November 29, 2024
La cultura non è una merce. Free cultura, basta profit. A proposito di bookfestival
Negli ultimi anni sono decine le testate che hanno chiuso. Finanziamenti a pioggia per la stampa di partito ma zero sovvenzioni a giornali e editoria non allineate, a farne le spese anche diverse realtà gestite in cooperativa.
In Italia una famiglia su dieci non ha alcun libro in casa, la maggior parte delle famiglie (più del 63%, ne ha meno di 100). Fatti due conti, i dati sono dell’Istat con la rilevazione del maggio 2013, in Italia si legge sempre meno e soprattutto nella scuola dell’obbligo mentre cala il numero dei libri e dei titoli stampati. Tra il 2006 e il 2013 la percentuale di lettori è cresciuta di poco mentre aumentano gli abbandoni scolastici e per molti giovani anche arrivare ad un diploma è diventato un costo insostenibile.
In Italia dominano le baronie, il Ministro Carrozza si presenta come innovatrice che vorrebbe mandare in cattedra i giovani e in pensione i docenti over 65 ma nei fatti il Governo non riapre la porta a concorsi per ricercatori, non investe in ricerca, non aiuta la piccola editoria indipendente a vivere schiacciata com’è dai grandi marchi che spesso e volentieri controllano anche tv , giornali e media.
La decisione di far pagare un biglietto ai visitatori dell’11 Book festival è una decisione sbagliata che va nella direzione di rendere un lusso la cultura, un lusso che solo pochi potranno permettersi.
Numerosi piccoli editori hanno dovuto rinunciare alla presenza del loro stand nella fiera pisana, altri hanno chiesto ospitalità da amici e conoscenti non potendosi permettere il costo di un ostello\albergo.
Mediamente una piccola casa editrice paga 500 euro per lo stand, non c’è neppure un parcheggio gratuito.

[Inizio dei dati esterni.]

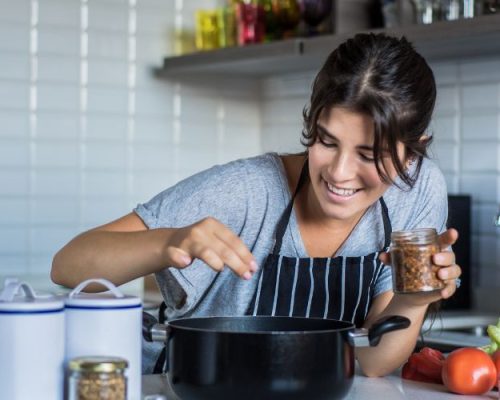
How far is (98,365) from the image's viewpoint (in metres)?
1.34

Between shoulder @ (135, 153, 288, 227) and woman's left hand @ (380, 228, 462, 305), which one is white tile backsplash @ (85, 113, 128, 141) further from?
woman's left hand @ (380, 228, 462, 305)

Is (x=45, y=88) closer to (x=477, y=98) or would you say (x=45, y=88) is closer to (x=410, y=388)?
(x=477, y=98)

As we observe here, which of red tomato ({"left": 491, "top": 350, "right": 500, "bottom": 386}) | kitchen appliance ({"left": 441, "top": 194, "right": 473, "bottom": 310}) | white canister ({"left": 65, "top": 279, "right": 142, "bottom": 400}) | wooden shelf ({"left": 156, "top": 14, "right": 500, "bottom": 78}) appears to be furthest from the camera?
kitchen appliance ({"left": 441, "top": 194, "right": 473, "bottom": 310})

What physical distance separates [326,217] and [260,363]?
2.24 feet

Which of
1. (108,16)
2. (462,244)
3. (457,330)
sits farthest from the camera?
(108,16)

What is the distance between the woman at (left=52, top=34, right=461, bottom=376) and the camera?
186cm

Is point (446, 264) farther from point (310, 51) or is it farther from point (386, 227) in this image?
point (310, 51)

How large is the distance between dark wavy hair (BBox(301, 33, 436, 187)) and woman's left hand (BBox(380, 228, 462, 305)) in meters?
0.18

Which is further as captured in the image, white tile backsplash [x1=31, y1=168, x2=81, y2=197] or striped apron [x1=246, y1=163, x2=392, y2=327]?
white tile backsplash [x1=31, y1=168, x2=81, y2=197]

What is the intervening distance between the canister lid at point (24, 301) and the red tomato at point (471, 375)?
2.30 ft

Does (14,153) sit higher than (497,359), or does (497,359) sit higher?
(14,153)

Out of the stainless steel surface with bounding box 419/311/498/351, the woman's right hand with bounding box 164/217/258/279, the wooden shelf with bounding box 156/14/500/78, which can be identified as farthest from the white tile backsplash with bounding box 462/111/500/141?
the woman's right hand with bounding box 164/217/258/279

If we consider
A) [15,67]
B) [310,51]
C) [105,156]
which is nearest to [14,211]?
[105,156]

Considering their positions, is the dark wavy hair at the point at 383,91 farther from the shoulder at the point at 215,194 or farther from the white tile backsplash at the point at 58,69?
the white tile backsplash at the point at 58,69
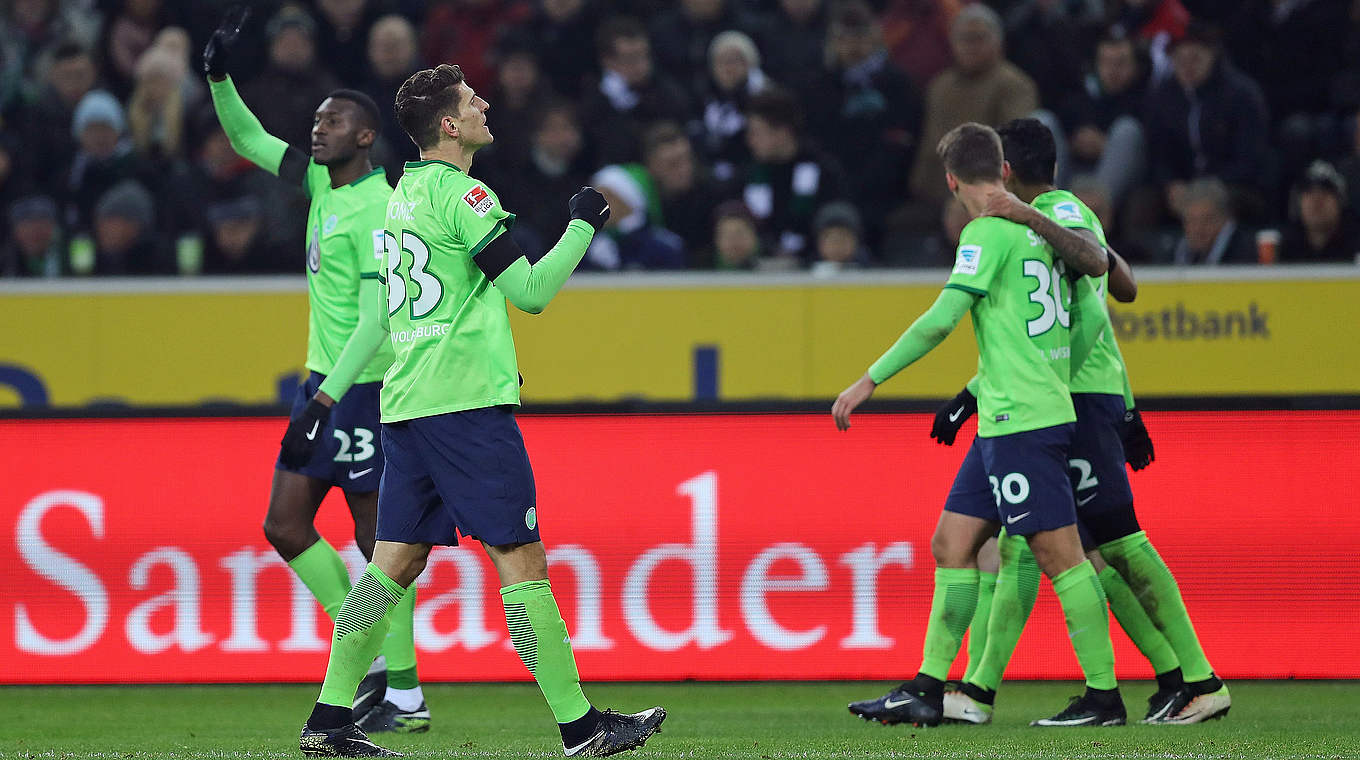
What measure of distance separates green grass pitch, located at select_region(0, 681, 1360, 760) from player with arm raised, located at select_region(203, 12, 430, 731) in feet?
0.96

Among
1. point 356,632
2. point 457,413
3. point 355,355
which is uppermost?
point 355,355

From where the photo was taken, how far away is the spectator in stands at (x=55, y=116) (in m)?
12.2

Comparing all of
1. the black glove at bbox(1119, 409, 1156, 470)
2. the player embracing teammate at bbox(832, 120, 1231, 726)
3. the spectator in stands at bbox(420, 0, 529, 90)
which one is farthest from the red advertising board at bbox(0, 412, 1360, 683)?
the spectator in stands at bbox(420, 0, 529, 90)

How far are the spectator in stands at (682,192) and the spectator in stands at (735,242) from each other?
61 cm

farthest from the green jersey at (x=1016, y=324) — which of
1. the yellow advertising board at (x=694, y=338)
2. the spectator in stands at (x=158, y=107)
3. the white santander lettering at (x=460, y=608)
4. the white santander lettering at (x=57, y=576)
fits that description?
the spectator in stands at (x=158, y=107)

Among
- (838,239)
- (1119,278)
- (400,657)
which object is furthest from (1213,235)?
(400,657)

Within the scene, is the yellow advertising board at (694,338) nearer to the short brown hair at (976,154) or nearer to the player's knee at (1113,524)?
the player's knee at (1113,524)

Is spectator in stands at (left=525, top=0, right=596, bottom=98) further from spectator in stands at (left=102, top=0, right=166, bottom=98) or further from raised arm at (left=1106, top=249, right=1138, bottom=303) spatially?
raised arm at (left=1106, top=249, right=1138, bottom=303)

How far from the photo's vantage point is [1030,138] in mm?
6543

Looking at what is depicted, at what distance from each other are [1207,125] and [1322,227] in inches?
47.3

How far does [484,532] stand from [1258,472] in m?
3.86

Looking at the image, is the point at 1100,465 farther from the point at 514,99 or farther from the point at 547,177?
the point at 514,99

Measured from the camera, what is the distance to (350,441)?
665 cm

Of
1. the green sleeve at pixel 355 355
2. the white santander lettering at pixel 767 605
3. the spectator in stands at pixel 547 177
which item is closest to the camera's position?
the green sleeve at pixel 355 355
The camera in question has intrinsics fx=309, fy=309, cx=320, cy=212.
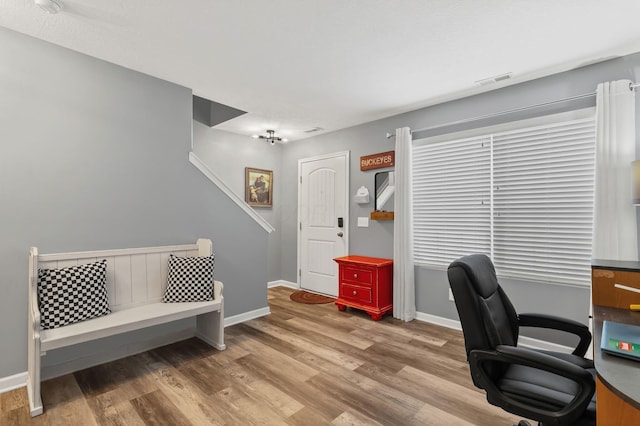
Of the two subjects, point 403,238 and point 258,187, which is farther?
point 258,187

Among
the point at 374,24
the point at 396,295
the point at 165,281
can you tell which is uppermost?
the point at 374,24

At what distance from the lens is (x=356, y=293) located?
156 inches

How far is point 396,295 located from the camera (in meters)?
3.80

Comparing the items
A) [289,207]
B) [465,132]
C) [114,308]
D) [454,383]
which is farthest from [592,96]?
[114,308]

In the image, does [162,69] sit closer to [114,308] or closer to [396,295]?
[114,308]

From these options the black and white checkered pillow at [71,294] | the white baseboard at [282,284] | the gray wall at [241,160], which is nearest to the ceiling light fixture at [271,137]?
the gray wall at [241,160]

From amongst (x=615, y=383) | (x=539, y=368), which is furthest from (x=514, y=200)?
(x=615, y=383)

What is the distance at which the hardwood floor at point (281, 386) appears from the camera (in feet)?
6.42

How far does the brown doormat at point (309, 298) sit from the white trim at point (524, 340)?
1413 mm

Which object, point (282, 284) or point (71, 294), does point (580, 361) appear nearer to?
point (71, 294)

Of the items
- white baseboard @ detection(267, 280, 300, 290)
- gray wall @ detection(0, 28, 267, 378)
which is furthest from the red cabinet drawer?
gray wall @ detection(0, 28, 267, 378)

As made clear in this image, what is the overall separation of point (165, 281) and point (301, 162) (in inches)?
116

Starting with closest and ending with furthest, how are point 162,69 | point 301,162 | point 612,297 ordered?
point 612,297, point 162,69, point 301,162

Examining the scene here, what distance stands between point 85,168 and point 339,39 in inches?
92.3
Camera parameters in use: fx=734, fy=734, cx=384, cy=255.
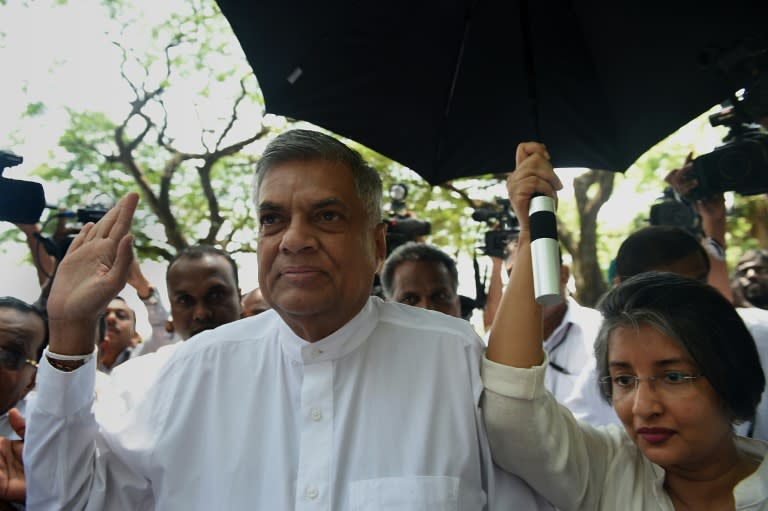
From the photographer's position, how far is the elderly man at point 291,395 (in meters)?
1.87

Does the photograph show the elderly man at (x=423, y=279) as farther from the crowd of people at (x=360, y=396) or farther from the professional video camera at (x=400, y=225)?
the crowd of people at (x=360, y=396)

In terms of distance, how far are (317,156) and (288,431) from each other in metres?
0.77

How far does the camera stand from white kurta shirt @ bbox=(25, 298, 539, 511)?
73.4 inches

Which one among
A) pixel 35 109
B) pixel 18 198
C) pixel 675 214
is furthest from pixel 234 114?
pixel 18 198

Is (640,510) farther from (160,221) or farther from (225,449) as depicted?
(160,221)

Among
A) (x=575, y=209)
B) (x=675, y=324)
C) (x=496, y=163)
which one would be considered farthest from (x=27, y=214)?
(x=575, y=209)

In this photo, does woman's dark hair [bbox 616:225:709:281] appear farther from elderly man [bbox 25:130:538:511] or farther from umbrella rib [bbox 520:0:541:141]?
elderly man [bbox 25:130:538:511]

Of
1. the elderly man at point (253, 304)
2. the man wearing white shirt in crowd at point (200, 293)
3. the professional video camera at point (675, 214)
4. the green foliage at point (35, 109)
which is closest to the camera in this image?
the man wearing white shirt in crowd at point (200, 293)

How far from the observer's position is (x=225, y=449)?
1972mm

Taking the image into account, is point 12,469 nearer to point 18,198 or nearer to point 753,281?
point 18,198

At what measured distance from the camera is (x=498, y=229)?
554 centimetres

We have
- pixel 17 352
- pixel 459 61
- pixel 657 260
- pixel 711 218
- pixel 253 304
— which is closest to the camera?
pixel 459 61

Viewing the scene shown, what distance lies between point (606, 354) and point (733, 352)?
0.34 metres

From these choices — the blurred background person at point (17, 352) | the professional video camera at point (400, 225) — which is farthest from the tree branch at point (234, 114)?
the blurred background person at point (17, 352)
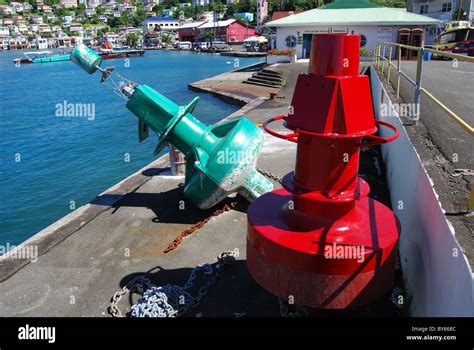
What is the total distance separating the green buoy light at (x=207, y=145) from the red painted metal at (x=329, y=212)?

La decisione di far pagare un biglietto di ingresso è sbagliata non solo alla luce di questi fatti ma perchè sancisce il principio che non eiste più una cultura libera e accessibile per tutti\e. Che poi questa decisione venga assunta con il silenzio (complice) delle istituzioni locali è un elemento di ulteriore preoccupazione, del resto la politica culturale dell’Amministrazione è basata sui grandi eventi, sui nomi roboanti da spendere sui giornali mentre gli spazi sociali sono ridotti ai minimi termini e gli spazi pubblici lottizzati tra Gioco del Ponte e poche Società sportive mentre tante altre sono impossibilitate a svolgere le loro attività.
Ancora una volta con Filippeschi prevale l’apparenza e il business.